Requires label_ground_truth.py.
Iterates over past crawl data databases in /crawl folder, and labels positive, negative, and unknown cookie matching instances for each crawl by calling label_ground_truth.py.
To run ground_truth_runner.py
: ground_truth_runner.py [-h] --par | --no-par [--progress-bar | --no-progress-bar] [-v {0,1,2}]
Typical usage: ground_truth_runner.py --par
Iterates over inputted crawl database. From individual redirect rows (graph edge), labels redirect as positive, negative, or unknown for cookie matching. Returns these labels and their respective domains to ground_truth_runner.py.
This file is not intended to be used directly.

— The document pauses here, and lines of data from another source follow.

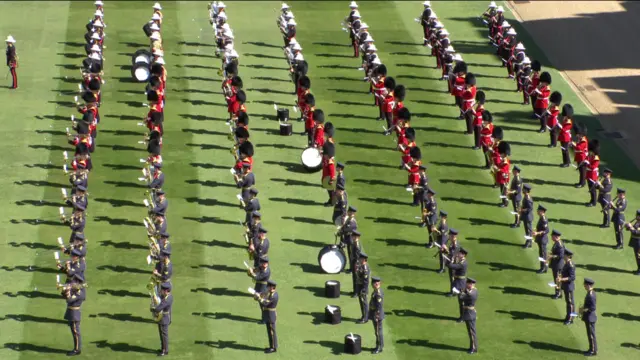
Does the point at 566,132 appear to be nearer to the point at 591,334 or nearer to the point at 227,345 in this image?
the point at 591,334

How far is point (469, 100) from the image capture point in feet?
168

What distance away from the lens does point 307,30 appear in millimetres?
60938

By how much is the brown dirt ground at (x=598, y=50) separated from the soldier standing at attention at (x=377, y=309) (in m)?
14.7

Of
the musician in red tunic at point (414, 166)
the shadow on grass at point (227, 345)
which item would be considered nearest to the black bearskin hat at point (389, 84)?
the musician in red tunic at point (414, 166)

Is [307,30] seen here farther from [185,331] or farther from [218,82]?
[185,331]

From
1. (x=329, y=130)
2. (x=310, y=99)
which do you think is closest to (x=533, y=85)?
(x=310, y=99)

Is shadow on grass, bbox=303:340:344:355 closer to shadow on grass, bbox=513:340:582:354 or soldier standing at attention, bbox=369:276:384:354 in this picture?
soldier standing at attention, bbox=369:276:384:354

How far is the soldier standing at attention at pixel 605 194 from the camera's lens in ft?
146

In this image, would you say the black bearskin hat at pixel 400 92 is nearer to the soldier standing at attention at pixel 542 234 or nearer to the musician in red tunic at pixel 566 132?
the musician in red tunic at pixel 566 132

- Extract all browser cookies set, via openWPM javascript_cookies table
- Filter out session cookies (cookies without expiration date)
- Parse cookie values using common delimiters (:, &)
- Detect possible cookie_id sharing events in the http_redirects table
- Identify ID-looking strings (> 10 alphanumeric) in:
- requested redirect parameters
- requested redirect path
- requested redirect location header.
- If this ID is seen for the first time, store in hashtable with URL's domain. If this ID has been seen before, consider it as a shared ID, and the requests carrying it as ID-sharing requests.
- Use entity_map.json to determine organizations of domains, to discriminate between intentional ID leaking, and internal ID sharing (avoid false-positives).
- Identify ID-looking strings (> 10 alphanumeric) in:
- A detected shared ID is considered a cookie sync if the shared ID matches an extracted browser cookie from the first step.